Pablo Larrain peut se montrer virulent à l’occasion. Il se défend, pour autant, d’avoir voulu faire oeuvre pamphlétaire ou dénonciatrice. Eduqué dans des écoles catholiques, le réalisateur ne pratique plus depuis l’âge de onze ans, mais confesse, lucide, combien la religion a affecté son regard sur le monde. El Club est, du reste, le premier de ses films à s’ouvrir sur une citation, empruntée à la Genèse pour le coup: « Dieu vit que la lumière était bonne, et il sépara la lumière des ténèbres. » Un incipit justifiant bien une explication: « C’est une perspective théologique sur les origines de l’univers, créé par Dieu, et partagé entre lumière et ténèbres, les deux espaces avec lesquels il nous faut composer, nous les hommes, en fonction de quoi nous serons jugés, et envoyés au paradis ou en enfer. Pour faire simple, nous n’avons que ces deux options. Le film enchaîne avec l’entraînement d’un chien, à qui son maître fait faire des cercles sur la plage. Pour ma part, je ne pense pas qu’il soit possible de séparer la lumière des ténèbres, mais bien qu’elles composent un même cercle, une roue où elles se relaient. Voilà pour l’idée sous-tendant mon film. Mais nous sommes imprégnés de ce substrat culturel: si vous considérez le cinéma américain, par exemple, il est tendu vers l’idée de rédemption, considérée comme la recette de l’existence. Avec El Club, j’ai voulu remettre cette recette en question. » Comme rien n’est, du reste, anodin, le chien qu’entraînent ces prêtres dévoyés n’est autre qu’un lévrier. « En rentrant de La Boca, où nous étions en repérage afin de dénicher la maison, nous sommes tombés sur une course de chiens. Quand nous sommes ensuite retournés en ville, nous avons réalisé que tous les chiens errants étaient des lévriers. Il m’a semblé que ce serait une bonne idée d’en faire leur activité. C’est alors que j’ai appris que le lévrier était le seul chien mentionné dans la Bible. Parfois, par simple coïncidence, les choses ont du sens. »

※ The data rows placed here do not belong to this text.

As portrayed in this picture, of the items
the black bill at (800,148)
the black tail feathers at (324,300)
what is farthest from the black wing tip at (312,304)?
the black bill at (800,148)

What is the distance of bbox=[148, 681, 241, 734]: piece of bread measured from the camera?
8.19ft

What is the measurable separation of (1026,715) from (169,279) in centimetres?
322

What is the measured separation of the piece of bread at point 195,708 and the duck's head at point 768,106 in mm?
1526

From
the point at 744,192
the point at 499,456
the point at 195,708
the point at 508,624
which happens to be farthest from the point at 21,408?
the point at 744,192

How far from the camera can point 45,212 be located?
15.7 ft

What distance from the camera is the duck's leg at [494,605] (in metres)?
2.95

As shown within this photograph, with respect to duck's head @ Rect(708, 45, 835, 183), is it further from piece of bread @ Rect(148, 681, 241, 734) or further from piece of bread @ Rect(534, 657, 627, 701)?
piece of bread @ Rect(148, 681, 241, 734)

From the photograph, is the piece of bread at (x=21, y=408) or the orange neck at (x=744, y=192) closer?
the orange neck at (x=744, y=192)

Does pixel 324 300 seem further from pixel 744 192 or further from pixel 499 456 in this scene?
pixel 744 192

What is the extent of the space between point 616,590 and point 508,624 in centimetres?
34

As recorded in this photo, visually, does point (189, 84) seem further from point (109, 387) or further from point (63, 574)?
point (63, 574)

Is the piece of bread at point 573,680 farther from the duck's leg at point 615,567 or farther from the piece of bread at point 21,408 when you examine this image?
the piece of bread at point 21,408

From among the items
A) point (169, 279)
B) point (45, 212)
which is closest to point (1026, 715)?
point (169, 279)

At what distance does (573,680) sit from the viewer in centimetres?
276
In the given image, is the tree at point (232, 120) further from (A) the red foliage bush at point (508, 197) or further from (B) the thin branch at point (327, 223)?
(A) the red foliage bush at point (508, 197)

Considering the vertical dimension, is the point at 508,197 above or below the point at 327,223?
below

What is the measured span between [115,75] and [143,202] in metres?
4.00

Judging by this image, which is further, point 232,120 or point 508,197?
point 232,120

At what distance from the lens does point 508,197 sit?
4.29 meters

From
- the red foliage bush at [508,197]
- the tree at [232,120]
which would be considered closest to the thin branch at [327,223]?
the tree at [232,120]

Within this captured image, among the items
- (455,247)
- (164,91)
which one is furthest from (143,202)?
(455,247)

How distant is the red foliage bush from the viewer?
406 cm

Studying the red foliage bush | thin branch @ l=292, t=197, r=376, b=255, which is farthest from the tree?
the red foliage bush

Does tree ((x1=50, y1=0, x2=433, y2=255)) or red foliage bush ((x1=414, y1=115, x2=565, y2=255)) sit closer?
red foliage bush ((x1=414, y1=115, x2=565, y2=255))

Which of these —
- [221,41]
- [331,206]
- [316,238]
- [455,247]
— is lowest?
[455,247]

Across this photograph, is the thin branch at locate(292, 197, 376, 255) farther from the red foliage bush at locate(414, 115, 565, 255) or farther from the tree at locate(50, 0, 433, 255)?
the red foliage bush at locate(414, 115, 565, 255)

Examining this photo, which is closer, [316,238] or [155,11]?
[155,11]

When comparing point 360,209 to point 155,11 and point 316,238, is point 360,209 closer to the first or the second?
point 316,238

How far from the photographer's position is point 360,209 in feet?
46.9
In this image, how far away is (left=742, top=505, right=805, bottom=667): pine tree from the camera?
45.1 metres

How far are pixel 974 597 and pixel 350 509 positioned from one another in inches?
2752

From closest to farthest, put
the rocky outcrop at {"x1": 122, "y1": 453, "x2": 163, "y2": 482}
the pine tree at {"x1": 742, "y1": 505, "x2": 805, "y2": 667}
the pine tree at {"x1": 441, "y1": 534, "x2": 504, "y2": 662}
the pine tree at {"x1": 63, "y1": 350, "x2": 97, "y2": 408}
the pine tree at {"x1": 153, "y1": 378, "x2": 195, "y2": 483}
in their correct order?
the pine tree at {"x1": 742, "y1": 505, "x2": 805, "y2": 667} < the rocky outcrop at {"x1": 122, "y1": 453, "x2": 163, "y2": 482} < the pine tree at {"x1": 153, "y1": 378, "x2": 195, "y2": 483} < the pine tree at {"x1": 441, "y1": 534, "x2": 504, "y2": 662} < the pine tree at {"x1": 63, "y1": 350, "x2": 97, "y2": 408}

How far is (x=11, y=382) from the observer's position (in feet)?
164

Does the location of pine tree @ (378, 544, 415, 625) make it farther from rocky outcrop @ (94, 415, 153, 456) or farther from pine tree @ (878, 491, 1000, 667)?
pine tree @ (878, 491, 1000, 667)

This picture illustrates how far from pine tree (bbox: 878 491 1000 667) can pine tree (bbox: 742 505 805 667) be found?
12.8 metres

Si, par-delà les questions qu’il aborde, le film génère un trouble et un malaise tellement profonds, c’est aussi en raison de son dispositif esthétique. Larrain inscrit en effet son propos dans une zone à l’image de la conscience de ses personnages, floue; comme si la pellicule était constamment balayée par la brume des embruns. « Les structures et les intrigues sont importantes, mais l’atmosphère et les tonalités priment dès lors que l’on parle de cinéma et non de littérature », martèle le réalisateur. Conséquent, il a veillé à trouver un habillage singulier pour chacun de ses films -on a ainsi en mémoire le grain vidéo « vintage » utilisé pour No. Et si le tournage de El Club n’a duré que deux semaines et demie, le cinéaste a apporté un même soin maniaque à sa forme. « Avec la haute définition, tous les films se ressemblent désormais, déplore-t-il. Pour ma part, j’ai travaillé avec d’anciennes lentilles russes anamorphiques, celles qu’utilisait Tarkovski dans les années 60, ainsi qu’avec des filtres. Et nous n’avons tourné qu’à des heures bien particulières: à la fine pointe de l’aube, et au crépuscule. » Entre chien et loup…

RENCONTRE Jean-François Pluijgers, À Berlin.